Re: THEORY: Required Reading?
From: | David G. Durand <dgd@...> |
Date: | Friday, June 1, 2007, 13:28 |
> On Thu, 31 May 2007 09:35:46 -0400, Douglas Treadwell
> <epicureanideal@...> wrote:
>
>> Are there any books you would recommend as a sort of "required
>> reading list" to be adequately informed on the subject?
>
>> Are there any particularly good books on alphabets, grammars,
>> language in general?
The other lists posted were good. I find linguistic typology very
useful for conlanging. Greenberg started it:
Language Universals: With Special Reference to Feature Hierarchies
by Joseph H. Greenberg
I like the 3-volume Language Typology and Syntactic Description
ed. Timothy Shopen
Lots of example from Australian languages, covers different kinds of
language phenomenon, not too tightly bound to any one syntactic
theory. I wish I owned this, but I've checked it out from Brown's
library for months at a time when I had mroe active conlanging time.

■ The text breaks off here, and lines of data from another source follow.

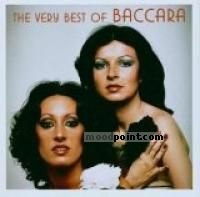 Baccara - The Very Best of Baccara Album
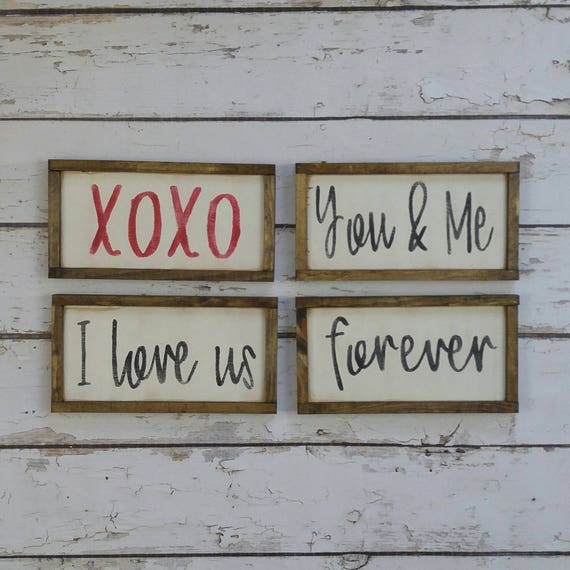 Valentines Day Decor Mini Love Signs I Love Us Forever You Etsy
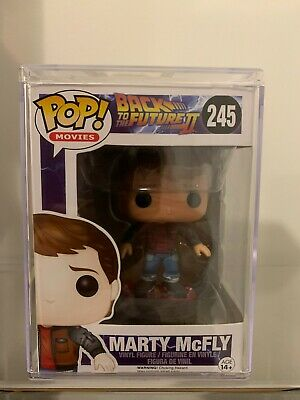 $ CDN91.24 • Buy Funko POP Back To The Future #245 Marty McFly Hoverboard With Hard Stack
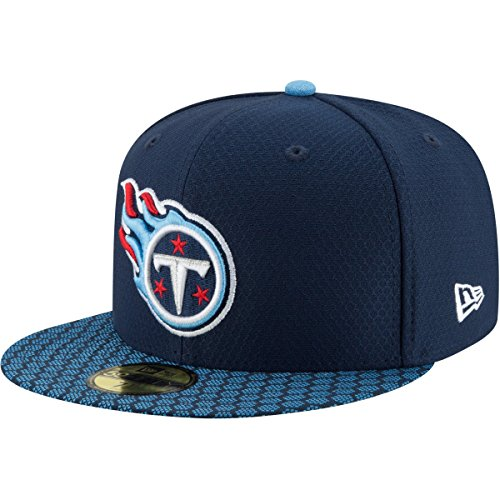 New Era 59Fifty Cap - NFL SIDELINE 2017 Tennessee Titans , 7 - (55,8cm),Navy - Demarco Murray T-shirt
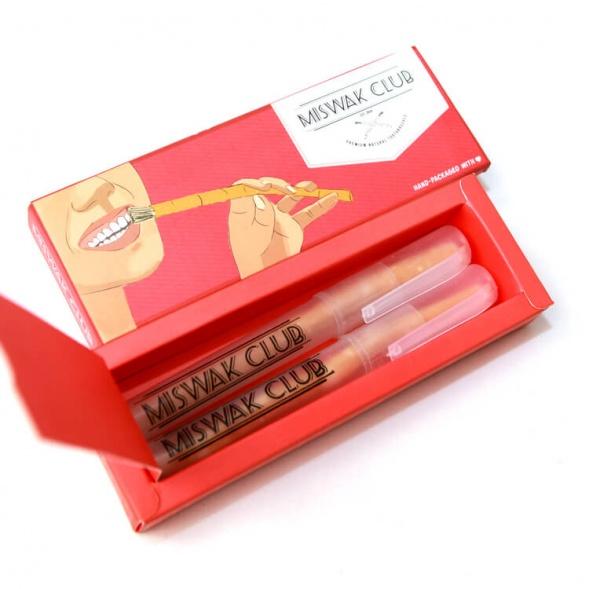 Дизайн упаковки зубных щеток для веганов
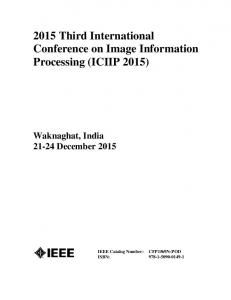 2015 Third International Conference on Image Information Processing (ICIIP 2015)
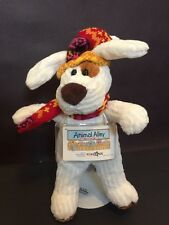 Animal Alley Winter Dog Stuffed Magical Sound Gift Card Holder Plush Toys R Us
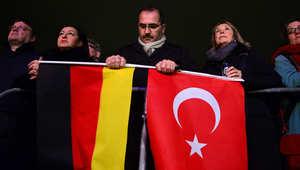 بنك كويتي - تركي يستعد ليصبح أول مصرف إسلامي في ألمانيا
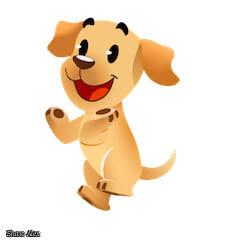 Shaw Alex. My Official Cute Dog Icon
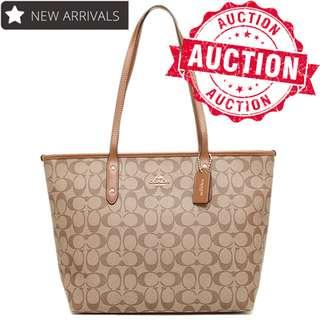 "Auction ""Like"" & ""Bid"" Authentic Brand New Coach City Tote In Signature Khaki From USA Seggusted Retail: $615"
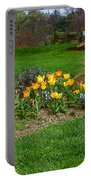Take A Deep Breath Of Springtime Portable Battery Charger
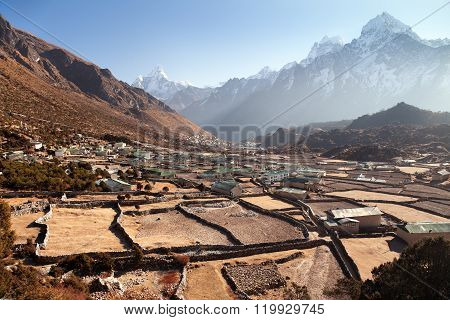 Khunde And Khumjung Villages With Small Fields And Walls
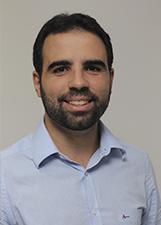 Candidato Thiago Manzoni 3010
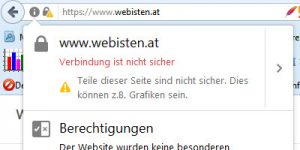 Screenshot Website Webisten mit HTTPS trotzdem unsicher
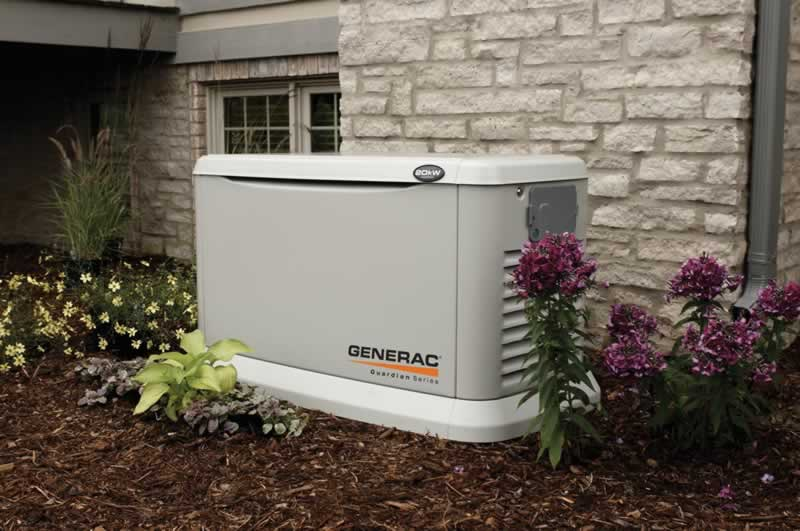 How to Keep Your Generator Ready for Anything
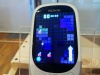 HMD Global объявляет о старте продаж Nokia 3310 и трех моделей смартфонов на Android 7.0 в Украине - фото 21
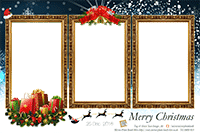 Christmas Mirror Photo Booth Print Out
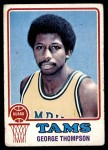 1973 Topps #185  George Thompson  Front Thumbnail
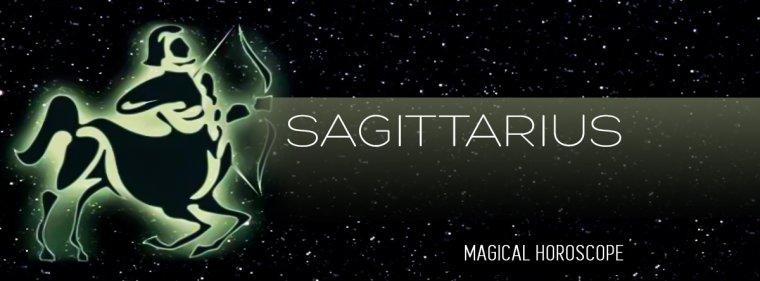 The Thursday January 25th Sagittarius Stars Prediction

I have long liked Langacker's Fundamentals of Linguistic Analysis,
which is unfortunately out of print. It's a resource book for a
freshman course in Linguistics that features short, relatively theory-
neutral overviews of topics and lots and lots of examples for
analysis -- so you get many language phenomena in the form of data
that you must analyze to find the rules. A good way to learn, and to
see features that you might want to steal. You might find it on ABE.